Kalk, Grünbelag und Pflege
Das Dauerthema ist Kalk. Vorbeugen: Nach dem Duschen die Flächen mit einem Abzieher trocknen, den Stein imprägnieren und pH-neutral reinigen. Auf kalkhaltigem Stein gehören keine sauren Kalkreiniger – sie ätzen; siehe Kalkflecken entfernen. Gute Belüftung beugt Grünbelag und Schimmel vor. Für die Silikonfugen nur neutralvernetzendes Silikon verwenden.

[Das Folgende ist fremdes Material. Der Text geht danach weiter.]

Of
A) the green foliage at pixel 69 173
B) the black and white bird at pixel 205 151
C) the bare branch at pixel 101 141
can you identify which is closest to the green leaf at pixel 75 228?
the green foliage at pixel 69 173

Kein essighaltiges Silikon
Die Silikonfugen in der Steindusche mit essigsäurefreiem (neutralvernetzendem) Silikon ausführen – essighaltiges kann kalkhaltigen Stein verfärben. Siehe Silikonfugen erneuern.
Typische Fehler
- Polierte Oberfläche am Duschboden (Rutschgefahr).
- Mangelhafte oder fehlende Abdichtung.
- Saure Reiniger auf kalkhaltigem Stein.
- Flächen nicht abziehen → hartnäckiger Kalk.
Häufige Fragen
Kann man Naturstein in der Dusche verwenden?
Ja, bei fachgerechter Abdichtung, rutschhemmender Oberfläche und konsequenter Pflege. Naturstein wirkt sehr edel, verlangt aber mehr Sorgfalt als Feinsteinzeug.
Welcher Stein eignet sich?
Dichte, unempfindlichere Steine wie Granit, Schiefer und Quarzit. Marmor und Travertin sind möglich, aber säureempfindlich und pflegeintensiver. Am Boden ist eine rutschhemmende Oberfläche wichtig.
Warum ist die Abdichtung so wichtig?
Unter dem Belag muss eine Verbundabdichtung liegen. Ohne sie drohen bei saugfähigem Stein Feuchteschäden, Ausblühungen und Verfärbungen. Diese Arbeit gehört in Fachhand.
Wie verhindert man Kalkflecken?
Nach dem Duschen abziehen, imprägnieren und pH-neutral reinigen. Auf kalkhaltigem Stein keine sauren Kalkreiniger. Gute Belüftung beugt Grünbelag und Schimmel vor.
Ist Naturstein in der Dusche rutschig?
Polierte Flächen sind nass rutschig und ungeeignet. Rutschhemmend sind gebürstete, matte, sandgestrahlte, geflammte oder spaltraue Oberflächen sowie kleinteilige Formate.
Muss man imprägnieren?
Ja, sehr empfehlenswert. Die Imprägnierung reduziert Saugfähigkeit und Kalkränder und erleichtert die Reinigung. Sie ersetzt weder Abdichtung noch regelmäßige Pflege.